» **EXTRACT PROVIDED**
So, one foot in front of the other. Doing the best I can manage under the circumstances.
The fourth Thursday of November is celebrated as Thanksgiving Day in the United States. It’s traditional to gather with family and friends for a big dinner, usually turkey with lots of side dishes.
This Thanksgiving will be quieter for many of us because of the pandemic. Cases are rising across the country and in many states are already so numerous that hospitals are running out of space for patients. Frighteningly, millions of people are not heeding the advice of public health experts and are travelling long distances and/or gathering in groups larger than ten or with people outside their household, thus increasing the danger of even higher case counts in December.
Our plan for the day is for spouse B, daughter T, and I to go to Paco’s apartment in his senior community where we will have a Zoom session with my sisters and daughter E. In that way, Paco will get to see his great-granddaughters ABC and JG who will be celebrating American Thanksgiving on an ordinary (lockdown) Thursday in London, UK. B,T, and I were supposed to be in London with them near the end of a month-long visit until the lockdown there cancelled our trip. Once I have Paco set up with the Zoom session on this laptop, I’ll go to another room with another device so he can take his mask off.
After our video chat, Thanksgiving dinner will be delivered to the apartment and we will eat with Paco on one side of the room and B, T, and me on the other as we will need to take our masks off to eat. We will leave expeditiously after dinner so as to limit our contact time.
It won’t be the usual Thanksgiving, but it will be special in its own way.
The point of the holiday is to give thanks but the gratitude this year is tinged with sorrow and regret. I am very grateful that our family is weathering this very disrupted year. B is able to work from home and we are able to stay safe at home for the most part. We certainly miss being able to visit Paco every day and are sad to not be able to travel to the UK to visit for all of 2020, but it would be so horrifying and dangerous to have inadvertently exposed someone to COVID that the separation is necessary.
I am grateful for Governor Cuomo and all the medical personnel and other essential workers who have worked so hard to keep as many of us safe and well as possible. At the same time, I mourn the millions of people in the US and around the world who have been impacted by the coronavirus, either by illness or death of themselves or a loved one or loss of work, shelter, food security, medical care, etc. I am also dreading the coming weeks, which are projected to see a steep rise in cases on top of already soaring rates in the US. There have already been over 12.8 million confirmed cases and 261,000 deaths and the thought of millions more is overwhelming.

» **EXCERPTED DATA**

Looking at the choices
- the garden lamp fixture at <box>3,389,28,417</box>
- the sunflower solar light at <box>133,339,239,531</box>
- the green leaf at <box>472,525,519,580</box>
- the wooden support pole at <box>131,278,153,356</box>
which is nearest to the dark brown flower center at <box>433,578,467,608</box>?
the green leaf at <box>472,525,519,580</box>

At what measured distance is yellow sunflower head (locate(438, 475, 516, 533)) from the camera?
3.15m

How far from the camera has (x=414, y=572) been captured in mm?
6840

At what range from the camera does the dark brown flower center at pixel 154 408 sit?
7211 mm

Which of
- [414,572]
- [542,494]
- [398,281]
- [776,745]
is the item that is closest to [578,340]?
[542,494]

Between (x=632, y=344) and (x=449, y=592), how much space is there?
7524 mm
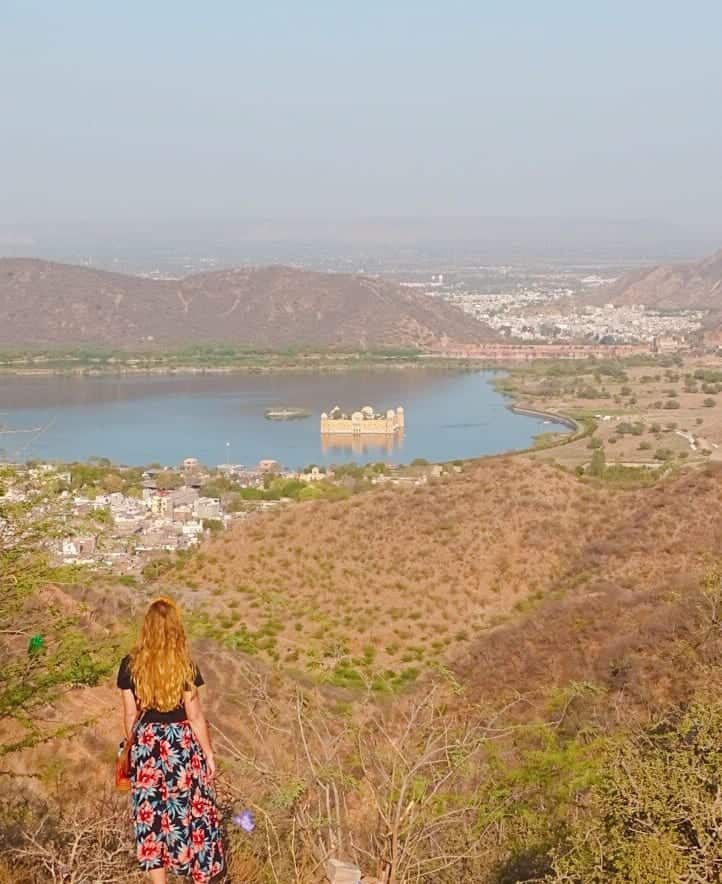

» **WHAT YOU NEED TO DO**
Translate this sentence from the pandemic Thanksgiving text into Spanish: "It won’t be the usual Thanksgiving, but it will be special in its own way." None of the entries matter here.

» **RESULT OF THIS EXERCISE**
No será el Día de Acción de Gracias de siempre, pero será especial a su manera.